The budget “reflects our commitment to tax relief,” Berger said at a news conference Monday.
The budget proposes teacher and state employee raises of 3% over two years and bonuses paid with federal money. Employees who make less than $75,000 a year would receive $1,500 bonuses, and employees who make more than $75,000 would receive $1,000.
Under the Senate budget proposal, non-certified school employees would make a minimum of $13 an hour.
Cooper included raises for teachers of 10% over two years in his proposed budget. Teachers were caught in a budget impasse between the Republican-run legislature and Democratic Gov. Roy Cooper in the last two years and did not receive raises. They did receive step increases and bonuses, however.

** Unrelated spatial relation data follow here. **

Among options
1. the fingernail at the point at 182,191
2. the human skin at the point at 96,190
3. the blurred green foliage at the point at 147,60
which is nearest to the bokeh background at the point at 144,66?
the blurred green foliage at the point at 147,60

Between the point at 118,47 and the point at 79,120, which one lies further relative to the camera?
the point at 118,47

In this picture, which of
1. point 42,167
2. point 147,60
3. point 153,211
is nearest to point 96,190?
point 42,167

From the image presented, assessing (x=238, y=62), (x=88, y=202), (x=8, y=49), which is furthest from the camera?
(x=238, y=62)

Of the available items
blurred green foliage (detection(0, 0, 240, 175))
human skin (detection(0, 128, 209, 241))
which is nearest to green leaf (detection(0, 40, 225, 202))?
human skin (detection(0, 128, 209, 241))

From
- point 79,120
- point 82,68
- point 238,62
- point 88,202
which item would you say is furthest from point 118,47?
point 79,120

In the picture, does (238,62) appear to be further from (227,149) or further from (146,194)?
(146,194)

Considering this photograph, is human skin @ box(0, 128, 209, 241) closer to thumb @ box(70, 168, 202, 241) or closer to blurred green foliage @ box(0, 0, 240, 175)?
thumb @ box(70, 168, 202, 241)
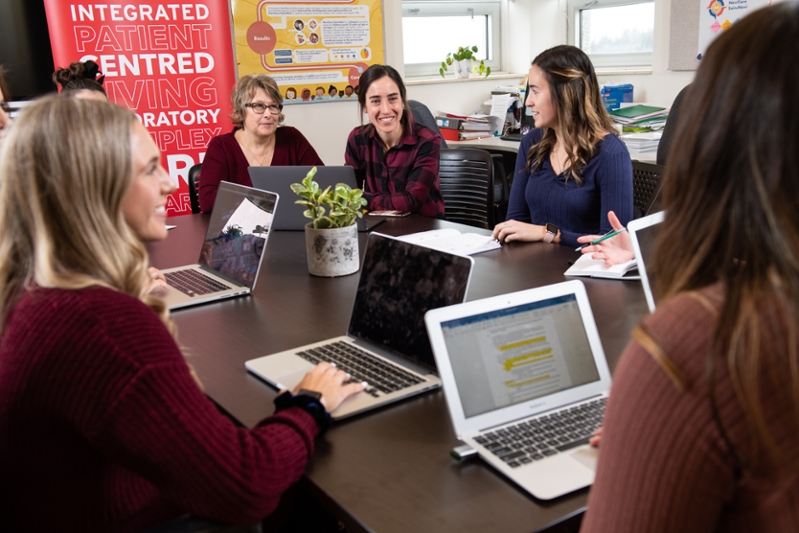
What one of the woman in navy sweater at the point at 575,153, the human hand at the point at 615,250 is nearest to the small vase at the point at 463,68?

Republican senators held their budget news conference Monday afternoon, before they released the complete document and ahead of committee discussions that will start Tuesday. The pre-release news conferences allowed Republican senators to discuss budget highlights while limiting public scrutiny of details.
North Carolina is flush. The state has a surplus of more than $5 billion, largely because of the failure to adopt a comprehensive budget in the last two years. It’s getting billions in COVID-19 federal relief money. And last week, economists with the state budget office and the legislature projected the North Carolina will to take in $6.5 billion more in tax revenues than expected over the next two years.
House and Senate Republicans have agreed to spend $25.7 billion this year.
Given the state’s healthy economic outlook, the proposed raises are disappointing, NC Association of Educators President Tamika Walker Kelly said in a statement.
“When presented with $6.5 billion in unexpected revenue, the NC Senate has opted to reward North Carolina educators for working nonstop to support our students through the most difficult school year in history with a pitiful 1.5% annual pay raise. This proposed budget shows that corporate tax cuts take priority over North Carolina students yet again.”
During the news conference, Berger, an Eden Republican, seemed to indicate that the proposed raise was as negotiating position, but would not say what raises Senate Republicans would accept.
“This is not going to be the final budget,” Berger said. “Let’s see what the House does.”
State government retirees would not get the 2% cost-of-living increase they are seeking under the Senate plan.
Richard Rogers, executive director of the NC Retired Governmental Employee Association, said in an interview that retirees have received cost of living adjustments in only three of the last 12 years, and they are “struggling more and more to make ends meet.”
Rogers said the association wants to continue to work with legislative leaders on a cost-of-living increase.
“It’s disappointing that the leadership in the Senate did not see with the budget surplus we have, see it as an opportunity to support public service retirees in North Carolina.”
He is hopeful that a COLA will be in the final budget, after the House and Senate negotiate a final deal.
“This is the first step in the budget process,” Rogers said. “We know that.”
A House committee has already approved a 2% COLA for retirees, he said.
The Senate will hold committee meetings and vote on a budget, then sent its proposal to the House. The House will write its own version. Then, typically, representatives from the House and Senate will get together to agree on a compromise version to send to the governor.
Cooper proposed asking voters to approve a $4.7 billion bond for K-12 school construction, community colleges and universities, Department of Health and Human Services buildings, and state attractions.
Senate Republicans prefer pay-as-you-go infrastructure improvements. Their budget includes $3 billion for infrastructure over the next two years.
Sen. Ralph Hise, a Spruce Pine Republican, said budget includes $1 billion in federal grant money for water and sewer projects and $100 million for to help local governments with water and sewer infrastructure.
State Treasurer Dale Folwell, a Republican, thanked the Senate for its budget, which includes money for a fund meant to pay down unfunded pension liabilities.
Folwell said in a statement that this is the first proposed budget to include money for the reserve fund.
“Additionally, it provides unparalleled resources for water and sewer infrastructure needs at a time when communities are struggling to maintain fiscal stability while meeting public health and environmental responsibilities,” Folwell said.